L’homme sait s’entourer de spécialistes tout à fait au niveau, notamment son directeur général « expert-comptable, président du Red Star, un petit club sympa de CFA » (4). Voilà quelqu’un qui saura parfaitement ramener l’économie de l’OM à de plus saines proportions, ce qui est aussi la volonté des exécuteurs testamentaires suisses de RLD : selon Louis Acariès, grand ami de feu le propriétaire de l’OM, ceux-ci « n’autoriseront pas très longtemps Margarita à renflouer les caisses du club » (7). Le jeune président en a conscience et développe une analyse lucide sur son club : sous Diouf puis Dassier, la masse salariale de l’OM a enflé par dizaines de millions chaque année (8), pour atteindre 65 % de son budget. Et Nasri mis à part (9), l’OM n’a réalisé de grosse plus-value sur aucun des joueurs formés par le club, pas même sur Mathieu Flamini (10). Conséquence sportive : l’OM, comme tout club français non financé par les pétrodollars qataris, n’a pas la puissance de feu pour franchir les quarts de finale de Ligue des champions.
À l’inverse, pour le championnat national, « l’homme fort » de Marseille ne semble pas trop savoir où aller. En début de saison, il dit vouloir jouer le titre, puis, au vu du départ catastrophique de son équipe et de la montée en puissance du PSG, il assure ne souhaiter qu’une place sur le podium. La faute à la perpétuelle brouille entre Didier Deschamps, l’entraîneur, et José Anigo, le directeur sportif. Labrune a fini par trancher en faveur de Deschamps, sans toutefois appliquer la punition qu’il avait annoncée contre Anigo. De même, confronté aux joueurs, il a lui aussi augmenté les primes de match après avoir dénoncé le procédé sous Diouf et Dassier.
Au final, Président, Vincent Labrune n’a pas encore entraîné de véritable rupture en six mois d’exercice à l’OM, malgré le soutien sans faille de son actionnaire principal.
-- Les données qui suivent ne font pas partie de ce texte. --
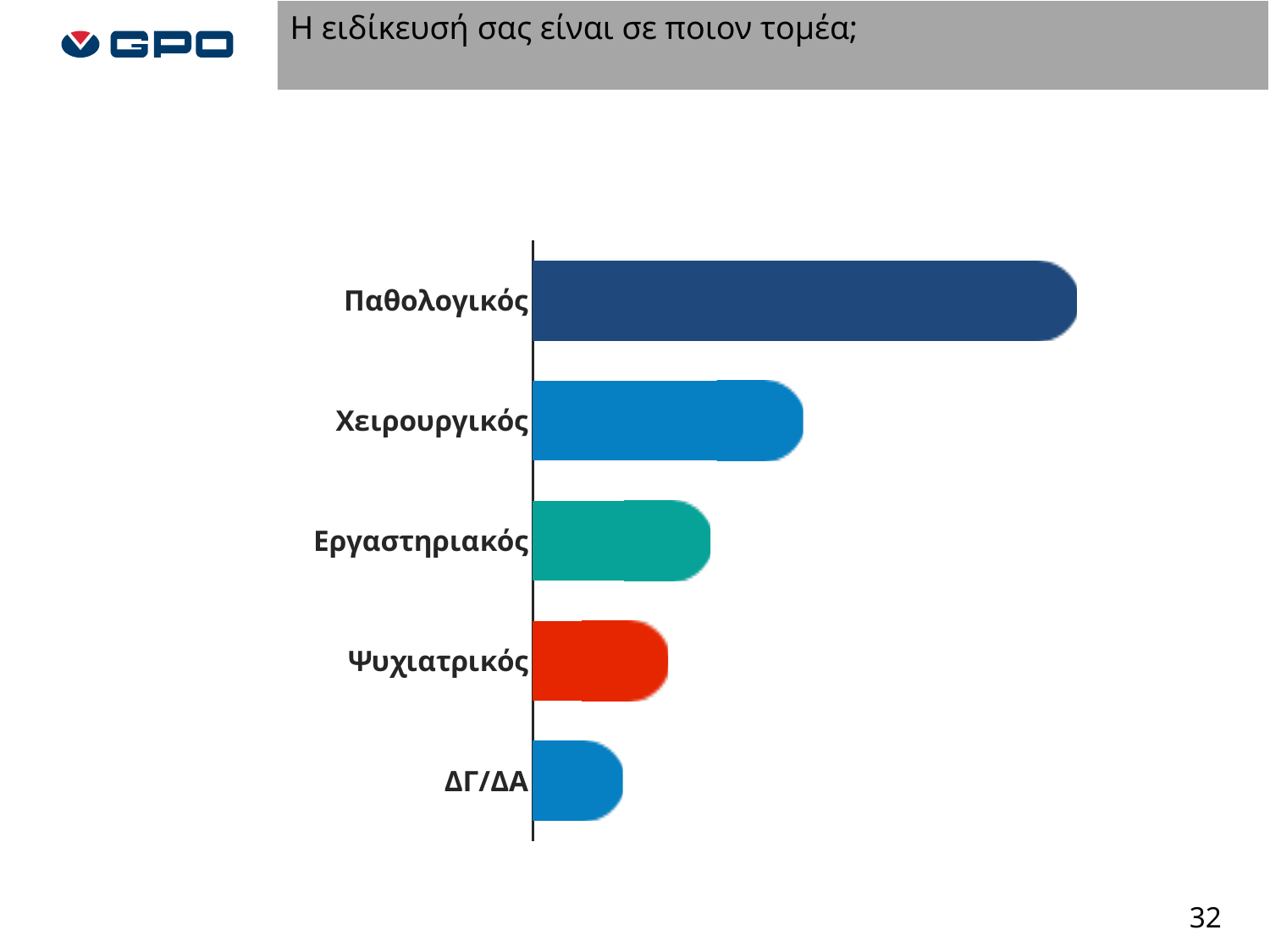
Which is larger, the value for Χειρουργικός or the value for Εργαστηριακός? Χειρουργικός Which is larger, the value for Ψυχιατρικός or the value for ΔΓ/ΔΑ? Ψυχιατρικός What kind of chart is shown on the slide? bar chart Which is larger, the value for Εργαστηριακός or the value for Ψυχιατρικός? Εργαστηριακός Which category has the longest bar? Παθολογικός How many categories are shown in the chart? 5 What colour is the bar for Ψυχιατρικός? red Are the bars in the chart horizontal or vertical? horizontal Which category has the second-longest bar? Χειρουργικός Which category has the shortest bar? ΔΓ/ΔΑ What is the title of the slide containing the chart? Η ειδίκευσή σας είναι σε ποιον τομέα;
S’il poursuit sur cette voie, il ne devrait pas représenter une menace pour votre prééminence au sein de la Ligue, ni constituer un obstacle sérieux à un retour en force de l’OL ou du PSG en championnat.
En espérant que ces quelques informations complémentaires vous seront utiles, je vous prie d’agréer, Président, mes salutations les plus respectueuses.